FUMBLEUS WHITETAILUS – OR BUCK FEVER (November 28/97)

In my early teens on a first deer hunt. Three of us in a line, my brother and father on the flanks, climbing a hardwood hill. I looked up after negotiating a steep stretch and a deer was standing broadside, so close I could see its nostril quivering. “Dad” I called out, “there’s a big buck here looking at me.”

To this day I don’t know why I didn’t shoulder my rifle and drop the buck. I was telling Terence O’Shaughnessy about the incident recently and he said it was a simple case of buck fever. I protested. “My hands didn’t shake and I was calm,” I said. “How can you call it buck fever?”

“Fumbleus whitetailus shows up in strange ways and that’s what you had,” Terence said. I knew a lecture or a binge of storytelling was coming from the way Terence sat back in his chair and hooked a thumb through his suspenders. And so it was. For the next hour, Terence told me rollicking tales of hunters who suffered from the malady everyone calls buck fever. These incidents that happened while Terence was hunting with friends. To protect those still inclined to act erratic when the male of the deer species is encountered, names and places are omitted. Otherwise, the cases of buck fever occurred as described.

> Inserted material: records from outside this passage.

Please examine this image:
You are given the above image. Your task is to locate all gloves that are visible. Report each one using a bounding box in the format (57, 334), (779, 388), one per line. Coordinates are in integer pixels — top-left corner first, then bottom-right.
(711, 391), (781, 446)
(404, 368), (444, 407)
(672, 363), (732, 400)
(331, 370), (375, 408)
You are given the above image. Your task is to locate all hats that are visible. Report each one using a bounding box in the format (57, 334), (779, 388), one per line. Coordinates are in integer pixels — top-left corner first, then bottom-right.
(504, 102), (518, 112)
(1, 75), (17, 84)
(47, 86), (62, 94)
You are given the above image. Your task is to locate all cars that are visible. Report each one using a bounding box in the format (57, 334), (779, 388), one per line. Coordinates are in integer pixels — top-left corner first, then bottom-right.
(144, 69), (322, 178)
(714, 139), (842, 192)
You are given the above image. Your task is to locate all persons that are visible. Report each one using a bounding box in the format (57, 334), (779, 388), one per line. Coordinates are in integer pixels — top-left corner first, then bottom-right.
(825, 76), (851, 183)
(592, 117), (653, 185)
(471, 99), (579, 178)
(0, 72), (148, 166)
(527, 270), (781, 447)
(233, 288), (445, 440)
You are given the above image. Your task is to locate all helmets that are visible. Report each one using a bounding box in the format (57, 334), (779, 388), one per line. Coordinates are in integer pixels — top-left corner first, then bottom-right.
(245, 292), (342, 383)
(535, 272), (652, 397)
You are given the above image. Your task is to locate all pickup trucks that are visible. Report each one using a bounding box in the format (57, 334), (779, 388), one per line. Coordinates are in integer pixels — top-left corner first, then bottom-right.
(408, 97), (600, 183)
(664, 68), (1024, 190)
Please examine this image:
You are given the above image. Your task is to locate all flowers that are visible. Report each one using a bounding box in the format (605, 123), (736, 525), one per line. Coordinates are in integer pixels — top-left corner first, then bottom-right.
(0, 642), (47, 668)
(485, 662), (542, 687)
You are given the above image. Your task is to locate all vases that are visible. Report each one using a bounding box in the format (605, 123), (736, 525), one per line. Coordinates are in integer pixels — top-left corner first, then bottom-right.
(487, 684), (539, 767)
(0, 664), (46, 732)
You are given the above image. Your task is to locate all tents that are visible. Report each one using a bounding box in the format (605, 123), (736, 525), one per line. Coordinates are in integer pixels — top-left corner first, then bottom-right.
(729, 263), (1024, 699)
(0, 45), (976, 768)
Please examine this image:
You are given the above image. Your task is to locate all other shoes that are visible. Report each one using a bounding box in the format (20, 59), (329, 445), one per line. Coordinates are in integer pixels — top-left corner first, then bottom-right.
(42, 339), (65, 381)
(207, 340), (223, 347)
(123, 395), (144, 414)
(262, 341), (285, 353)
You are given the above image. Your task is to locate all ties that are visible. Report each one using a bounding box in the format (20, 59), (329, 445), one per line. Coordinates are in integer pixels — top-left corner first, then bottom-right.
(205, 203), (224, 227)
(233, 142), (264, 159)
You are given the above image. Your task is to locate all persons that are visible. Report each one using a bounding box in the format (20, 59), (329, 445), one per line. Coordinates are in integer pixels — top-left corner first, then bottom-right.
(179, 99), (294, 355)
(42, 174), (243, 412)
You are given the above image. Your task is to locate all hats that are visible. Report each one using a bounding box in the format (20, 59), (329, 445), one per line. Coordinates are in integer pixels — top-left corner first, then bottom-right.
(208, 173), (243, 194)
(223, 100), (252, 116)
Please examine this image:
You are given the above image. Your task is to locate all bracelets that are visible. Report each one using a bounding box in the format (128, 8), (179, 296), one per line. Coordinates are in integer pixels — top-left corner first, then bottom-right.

After a rugged morning of beating the bushes in the days when doe deer were legal game, Terence and a companion sat down on a log to eat lunch. While they were eating a doe walked out of the bushes close by and stopped to look at them. Terence’s companion grabbed his rifle, pointed it at the doe and attempted to cock it with his thumb. He fumbled with the hammer once, twice a third time while the doe slowly walked away, but couldn’t cock the rifle. When the doe disappeared into the bush the hunter discovered he was holding the rifle upside down.

One of Terence’s longtime hunting companions had the greatest luck in seeing deer but was always missed them – and he usually had a reasonable excuse why he missed. After he jumped several deer one morning without getting a shot off he told Terence something was wrong with his rifle. Later that day Terence observed his companion when he jumped a buck. His companion aimed at the deer and pulled the trigger repeatedly… without releasing the safety.

One of Terence’s hunting pals became completely rattled whenever he saw a deer with horns. He bagged does with no problem. When he saw horns, however, he began to shoot wildly without aiming. “Usually he shot low in the general direction of the buck,” Terence said.

This may have been the same friend who told Terence that minutes before they met in the woods he emptied his rifle at three deer and never hit one. This puzzled Terence since he hadn’t heard a shot. He asked his companion to show him where he was standing when he fired at the deer. His companion showed him the spot. On the ground were a handful of live shells. As he said, he had emptied his rifle when he jumped the three deer… by jacking the shells out of it.

As Terence said, buck fever manifests itself in strange ways. One of his friends froze when a buck walked up to an apple tree he was watching. He explained that he didn’t dare move because the deer was looking at him. While he was immobile the buck ate his fill and walked away unharmed. While Terence watched, another friend drew his bow on a deer that was close by in the open. He held the bow in the drawn position for several minutes while the deer walked by and ambled safely away.

“He couldn’t tell me why he didn’t release his arrow but I knew what it was,” Terence said. “A case pure and simple of buck fever.”